Even Suhani didn't like him much. I could always feel the tension between the two so I avoided meeting them in the same group.

While Samrat never said anything bad about Suhani and just passed her disapproving looks Suhani went on to put some serious allegations against him.

She didn't understand the gravity of the accusations she was putting on him. He was my friend and I never wanted him to get in any kind of trouble because of me Or Suhani.

There was a time when fights between me and Suhani skyrocketed and the reason was the same. Samrat.

She uttered nonsense about him and I couldn't tolerate it.

With their constant dislike for each other Samrat saying that Suhani was interested in him shook me. I couldn't feel the ground beneath me.

"You...You both don't like each other. Right? " The statement came more like a question.

"I... I... I...Know it's quite hard for you to believe but it's the truth Veer. She was not interested in you since the beginning. I told you that she is not the right girl for you right? It was a bet between me and Suhani that our friendship is stronger and no girl can come in between...But she lost Veer... She... Lost. You never believed her fake stories for me right? I never thought that for a bet she would go this low. She trapped your true emotions for her. I asked her if she was doing all this for just a petty bet. Do you know what she said?... She said... She said...she liked me and not you. It was always me for her. She was just using you to win the bet. She is not worthy of your emotions Veer. I told her that I will never even want to see her face who destroyed my friend's innocence. She is not for you Veer... Not for you
... She... "

Tears were pouring out of my eyes and I couldn't believe what I was hearing.

He hugged me. He consoled me. He kept telling me everything she said. I was too lost to even hear a word further.

Was it so easy for her to play with someone's emotions?

Was it so easy?

She never felt ashamed of herself? Like never?

Her innocent face was fake and I couldn't even see it?

I fell for her fake charms. I fell for her fake innocence.

Anguish...

The Anguish in my heart burned me...

Even in my worst nightmare, I never thought she would do something like this until I saw her actually doing it.

Samrat was right about her.

She was a cheater.

I unknowingly clutched the steering wheel remembering the past. I could only see red in front of me.
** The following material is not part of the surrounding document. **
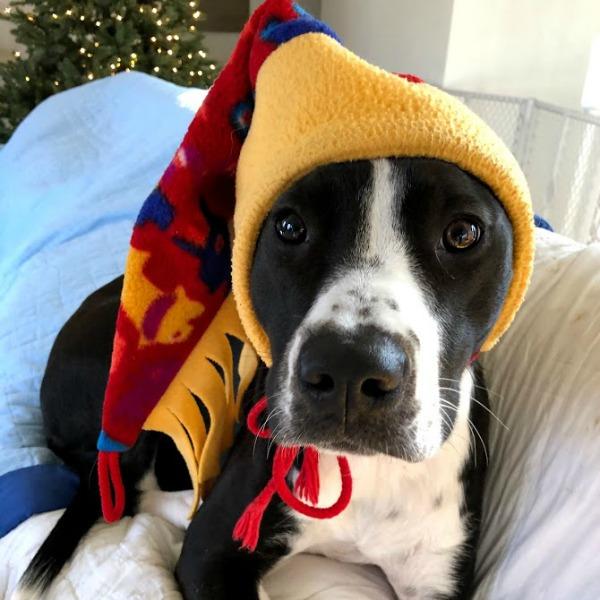 Rescue puppy - Hello Lovely Studio. #mixedbred #dogs #hellolovelystudio #rescuepuppy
I thought it was a mistake. A silly mistake of her teenage.

But no...

She is still involved with Samrat.

I hate myself that I fell for her who actually fulfilled her bet. She won. She won the bet. She was successful in breaking our friendship.

And Also my heart...

After all those years I least expected her to romance him at her own reception party.

I was disgusted with the thought.

Before her presence beside me could corrupt my mind more, we reached my home.
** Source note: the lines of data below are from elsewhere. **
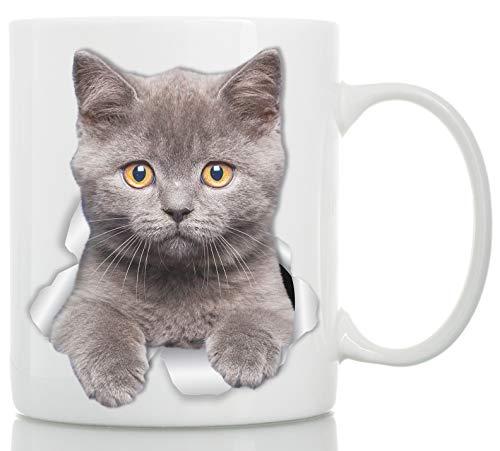 Winston & Bear Taza de Gato Británico de Pelo Corto - Taza Gato Pelicorto Inglés de Cerámica para Cafe Gatito Británico - Divertida y Bonita Taza de Café para Amantes de los Gatos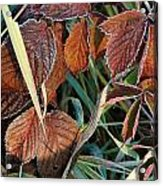 Frost On Leaves No. 2 Acrylic Print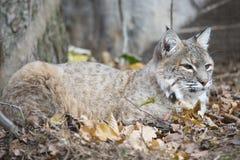North-american Lynx che inoltre è conosciuto come gatto selvatico Fotografia Stock Libera da Diritti
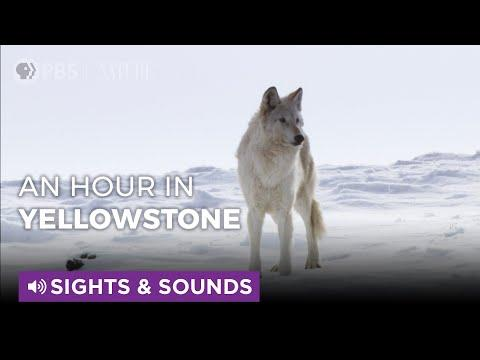Spend An Hour in Snowy Yellowstone | Sights & Sounds | PBS NATURE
I closed the door of the car with a thud and walked out of it.

I didn't want to see her face. Not at this moment at least.
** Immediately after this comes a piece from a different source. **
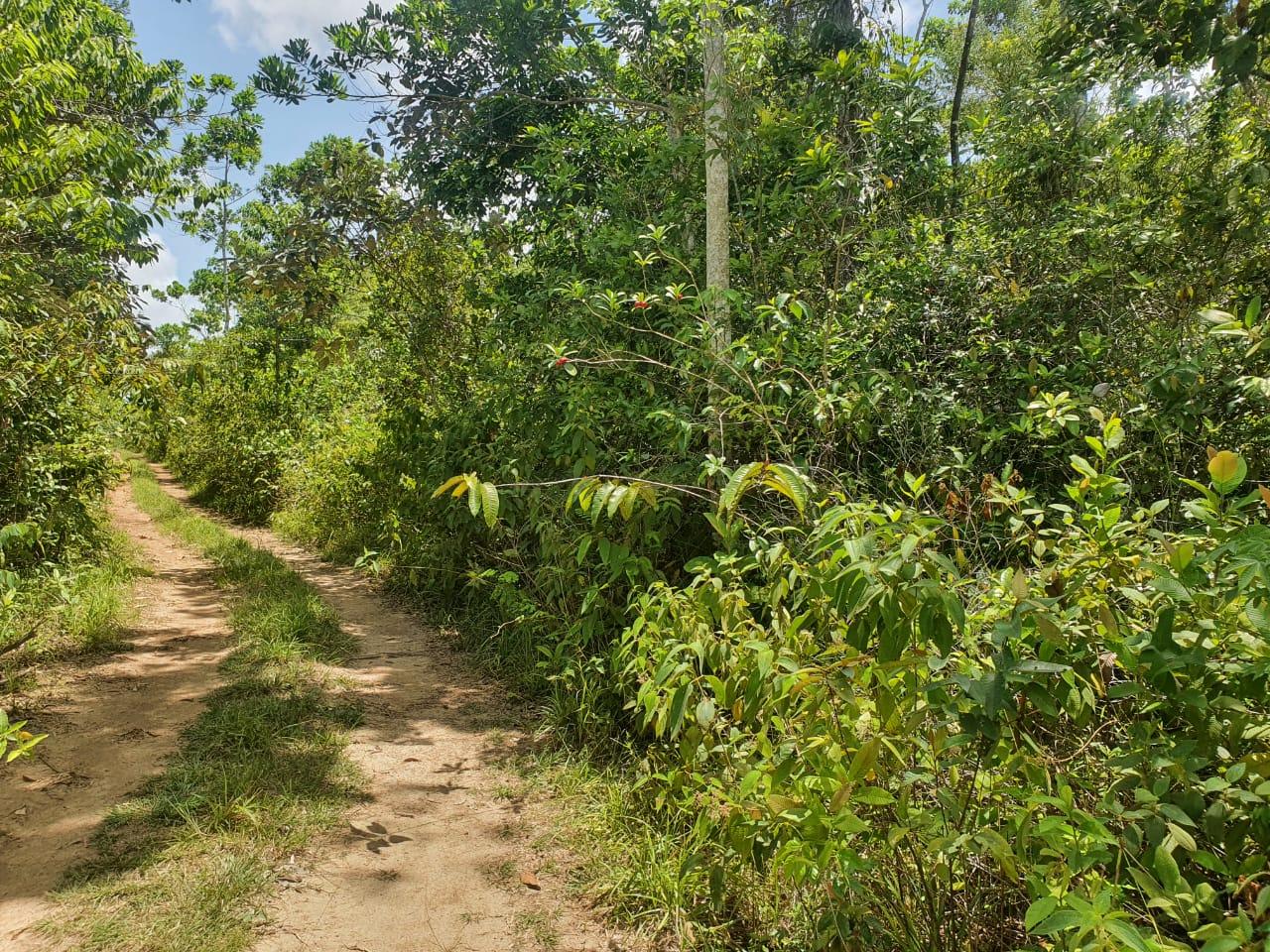 RE/MAX real estate, Belize, Dangriga, Small Farm near Boccawina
I don't want to do something that I might regret later. I went to my room balcony to relax.

I was having this strong urge to break something so hard that it scatters into pieces.

Just like my heart...

And I was thinking to give her a chance.

A Cheater?

Why Suhani Why?

Why do you have to break it all over again?

Is it so easy to play with someone's emotions?

Why are we close yet so far today?

Did you never see my emotions... my feelings for you?

My eyes were paining in agony... My heart was burning in rage...

I wish I had the power to erase some memories.

I heard the washroom door being shut. She walked out in her night suit and laid down on the bed facing the opposite.

She truly never cared. Why couldn't I see this?

I chuckled dryly... What a fool I have made of myself.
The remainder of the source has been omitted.